The selectors object maps custom keys to CSS selector configurations:

Selectors Example
{
  "selectors": {
    "pageTitle": {
      "selector": "h1.title",
      "type": "text"
    },
    "navLinks": {
      "selector": "a.nav-link",
      "multiple": true,
      "type": "attr",
      "attr": "href"
    },
    "firstParagraph": {
      "selector": "article p",
      "type": "text"
    }
  }
}

Selector Config Options

PropertyTypeDefaultDescription
selectorstringAny valid CSS selector
multiplebooleanfalsetrue returns all matches as an array; false returns only the first match
typestringtexttext extracts inner text; attr extracts an HTML attribute value
attrstringThe attribute to extract (required when type is attr)

JavaScript Rendering

These options control how the page is rendered before content is captured.

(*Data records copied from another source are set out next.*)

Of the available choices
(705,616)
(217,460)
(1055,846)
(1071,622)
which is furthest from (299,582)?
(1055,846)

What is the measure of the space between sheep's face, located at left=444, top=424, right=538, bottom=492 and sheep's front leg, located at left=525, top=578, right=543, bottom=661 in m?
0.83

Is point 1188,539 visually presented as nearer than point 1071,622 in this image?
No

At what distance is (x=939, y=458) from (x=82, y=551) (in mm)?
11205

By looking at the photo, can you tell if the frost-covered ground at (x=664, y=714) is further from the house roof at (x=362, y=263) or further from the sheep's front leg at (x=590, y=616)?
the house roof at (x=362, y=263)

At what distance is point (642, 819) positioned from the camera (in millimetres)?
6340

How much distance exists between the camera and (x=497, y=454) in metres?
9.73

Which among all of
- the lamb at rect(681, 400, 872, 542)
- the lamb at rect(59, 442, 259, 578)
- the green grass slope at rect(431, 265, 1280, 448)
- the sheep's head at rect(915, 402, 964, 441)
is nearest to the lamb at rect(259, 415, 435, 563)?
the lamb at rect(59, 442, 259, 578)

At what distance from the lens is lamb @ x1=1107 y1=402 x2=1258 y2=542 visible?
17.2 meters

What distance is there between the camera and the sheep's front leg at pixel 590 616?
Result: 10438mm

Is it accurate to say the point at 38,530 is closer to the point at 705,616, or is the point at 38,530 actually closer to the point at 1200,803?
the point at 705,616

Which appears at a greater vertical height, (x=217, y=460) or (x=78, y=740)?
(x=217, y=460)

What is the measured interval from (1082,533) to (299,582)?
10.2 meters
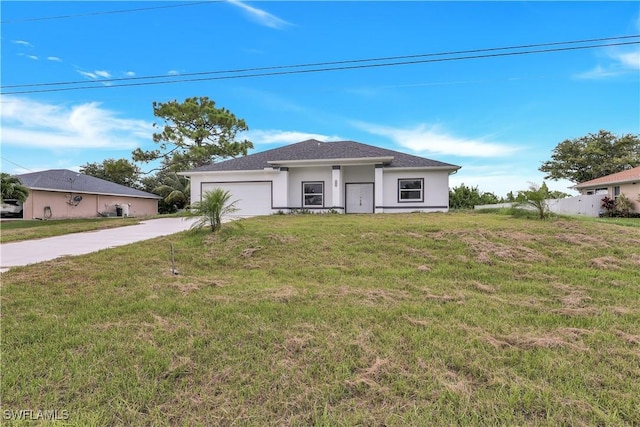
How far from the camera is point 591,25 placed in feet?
28.8

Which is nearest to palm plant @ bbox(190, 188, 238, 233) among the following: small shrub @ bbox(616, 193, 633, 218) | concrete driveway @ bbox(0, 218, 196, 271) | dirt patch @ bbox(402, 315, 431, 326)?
concrete driveway @ bbox(0, 218, 196, 271)

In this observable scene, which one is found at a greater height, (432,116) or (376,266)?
(432,116)

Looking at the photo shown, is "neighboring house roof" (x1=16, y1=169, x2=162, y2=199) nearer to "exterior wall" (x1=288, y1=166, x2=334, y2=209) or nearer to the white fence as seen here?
"exterior wall" (x1=288, y1=166, x2=334, y2=209)

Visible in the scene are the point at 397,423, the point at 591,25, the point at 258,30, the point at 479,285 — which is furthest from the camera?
the point at 258,30

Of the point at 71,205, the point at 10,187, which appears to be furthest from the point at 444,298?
the point at 71,205

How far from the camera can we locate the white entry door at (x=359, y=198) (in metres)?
17.5

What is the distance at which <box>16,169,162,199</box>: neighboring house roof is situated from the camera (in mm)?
20875

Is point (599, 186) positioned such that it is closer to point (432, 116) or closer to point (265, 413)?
point (432, 116)

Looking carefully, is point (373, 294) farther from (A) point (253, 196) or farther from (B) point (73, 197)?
(B) point (73, 197)

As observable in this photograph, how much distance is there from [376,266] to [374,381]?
11.8 feet

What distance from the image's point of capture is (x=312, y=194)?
1752 centimetres

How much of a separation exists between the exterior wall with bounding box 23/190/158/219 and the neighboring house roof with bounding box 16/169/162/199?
1.60 ft

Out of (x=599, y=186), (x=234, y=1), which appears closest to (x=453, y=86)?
(x=234, y=1)

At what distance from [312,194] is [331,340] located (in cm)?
1450
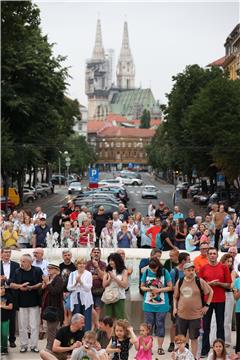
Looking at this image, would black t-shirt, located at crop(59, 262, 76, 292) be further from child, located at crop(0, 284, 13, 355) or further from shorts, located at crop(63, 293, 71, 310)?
child, located at crop(0, 284, 13, 355)

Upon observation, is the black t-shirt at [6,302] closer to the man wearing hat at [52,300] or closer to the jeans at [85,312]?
the man wearing hat at [52,300]

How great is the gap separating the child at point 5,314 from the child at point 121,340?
290 cm

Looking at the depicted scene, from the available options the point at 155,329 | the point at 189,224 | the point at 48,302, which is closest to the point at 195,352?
the point at 155,329

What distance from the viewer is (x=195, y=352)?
13.5 metres

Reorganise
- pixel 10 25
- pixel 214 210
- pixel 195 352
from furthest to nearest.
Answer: pixel 10 25, pixel 214 210, pixel 195 352

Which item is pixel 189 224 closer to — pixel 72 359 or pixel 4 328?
pixel 4 328

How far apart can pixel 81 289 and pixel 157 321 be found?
1.25m

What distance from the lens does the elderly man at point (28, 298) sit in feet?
46.6

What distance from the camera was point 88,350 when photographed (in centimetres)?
1054

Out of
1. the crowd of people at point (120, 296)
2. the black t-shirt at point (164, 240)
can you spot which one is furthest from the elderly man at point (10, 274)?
the black t-shirt at point (164, 240)

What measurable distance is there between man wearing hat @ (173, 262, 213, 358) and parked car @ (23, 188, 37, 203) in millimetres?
61939

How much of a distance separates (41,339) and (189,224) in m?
9.73

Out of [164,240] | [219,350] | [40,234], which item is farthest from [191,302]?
[40,234]

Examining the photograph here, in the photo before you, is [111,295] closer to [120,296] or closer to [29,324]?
[120,296]
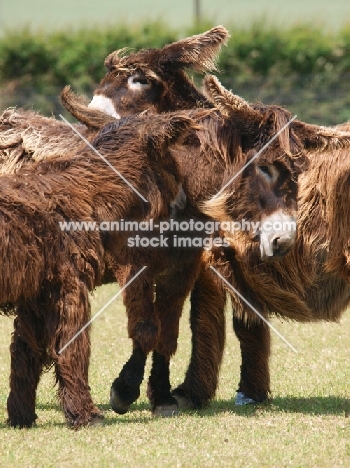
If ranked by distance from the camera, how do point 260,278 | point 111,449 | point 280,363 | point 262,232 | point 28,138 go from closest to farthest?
point 111,449 < point 262,232 < point 260,278 < point 28,138 < point 280,363

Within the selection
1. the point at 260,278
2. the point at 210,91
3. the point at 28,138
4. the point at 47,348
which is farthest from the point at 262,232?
the point at 28,138

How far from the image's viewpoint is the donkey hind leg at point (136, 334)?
6.87 metres

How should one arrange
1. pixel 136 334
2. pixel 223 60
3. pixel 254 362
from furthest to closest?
pixel 223 60
pixel 254 362
pixel 136 334

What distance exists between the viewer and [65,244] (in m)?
6.36

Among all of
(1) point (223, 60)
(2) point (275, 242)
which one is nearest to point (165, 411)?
(2) point (275, 242)

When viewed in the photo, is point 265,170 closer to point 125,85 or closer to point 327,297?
point 327,297

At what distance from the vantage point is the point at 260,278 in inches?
293

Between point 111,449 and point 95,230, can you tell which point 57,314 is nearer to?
point 95,230

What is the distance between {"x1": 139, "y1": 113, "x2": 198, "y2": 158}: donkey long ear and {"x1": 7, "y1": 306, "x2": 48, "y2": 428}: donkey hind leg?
146 centimetres

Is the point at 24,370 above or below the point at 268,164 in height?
below

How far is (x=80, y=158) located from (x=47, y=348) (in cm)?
135

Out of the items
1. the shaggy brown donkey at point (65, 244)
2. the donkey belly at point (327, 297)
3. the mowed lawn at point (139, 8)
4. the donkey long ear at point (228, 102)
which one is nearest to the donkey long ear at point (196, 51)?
the donkey long ear at point (228, 102)

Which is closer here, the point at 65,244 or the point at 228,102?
the point at 65,244

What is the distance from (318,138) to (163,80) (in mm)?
2018
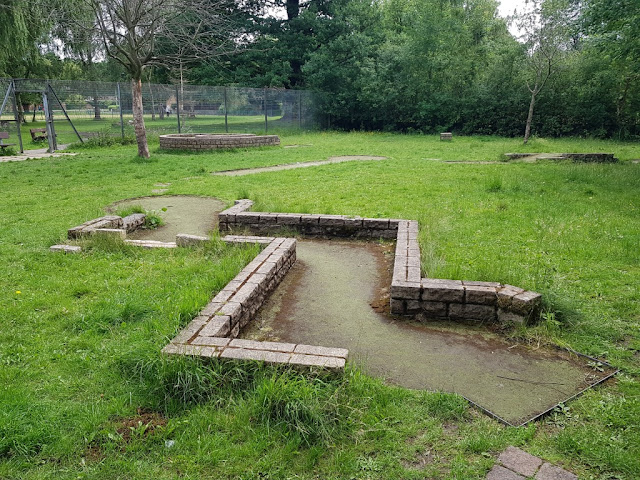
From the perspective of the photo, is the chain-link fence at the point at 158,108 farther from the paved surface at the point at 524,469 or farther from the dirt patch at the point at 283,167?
the paved surface at the point at 524,469

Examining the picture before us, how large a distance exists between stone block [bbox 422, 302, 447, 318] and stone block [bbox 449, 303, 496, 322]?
6 centimetres

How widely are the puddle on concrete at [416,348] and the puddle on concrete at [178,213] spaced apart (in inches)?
107

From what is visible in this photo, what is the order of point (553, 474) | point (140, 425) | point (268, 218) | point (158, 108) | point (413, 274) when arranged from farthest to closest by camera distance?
point (158, 108), point (268, 218), point (413, 274), point (140, 425), point (553, 474)

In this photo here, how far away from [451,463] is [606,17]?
479 inches

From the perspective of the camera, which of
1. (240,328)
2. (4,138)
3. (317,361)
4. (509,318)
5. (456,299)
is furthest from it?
(4,138)

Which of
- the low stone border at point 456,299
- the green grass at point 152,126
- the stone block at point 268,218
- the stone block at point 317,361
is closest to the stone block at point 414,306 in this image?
the low stone border at point 456,299

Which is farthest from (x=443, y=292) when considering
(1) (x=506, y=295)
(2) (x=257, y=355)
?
(2) (x=257, y=355)

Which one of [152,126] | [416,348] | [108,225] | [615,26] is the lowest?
[416,348]

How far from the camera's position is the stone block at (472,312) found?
413cm

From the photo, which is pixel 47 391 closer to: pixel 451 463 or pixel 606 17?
pixel 451 463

Any one of them is enough to trigger full headless browser rendering automatically.

Wait for an element

Use wait_for_selector when the content you need is rendered by JavaScript after the initial page load — common on single-page applications.

Wait for selector
{
  "site": "https://example.com/dashboard",
  "wait_for_selector": "#content-loaded",
  "selectors": {
    "items": { "selector": ".item", "multiple": true, "type": "text" }
  }
}

Scroll to load lazy content

Use scroll_to_bottom when images, cards, or links only load as the user scrolls — common on media grids and feeds.

Scroll to bottom
{
  "site": "https://example.com/gallery",
  "scroll_to_bottom": true,
  "selectors": {
    "images": { "selector": "img.gallery-image", "multiple": true, "type": "attr", "attr": "src" }
  }
}

Click "Load more" to reveal paginated content

Use load_more_selector when a site hides additional results behind a button. The API will click it up to load_more_clicks times, wait for new content to appear after each click, and capture the full HTML once done.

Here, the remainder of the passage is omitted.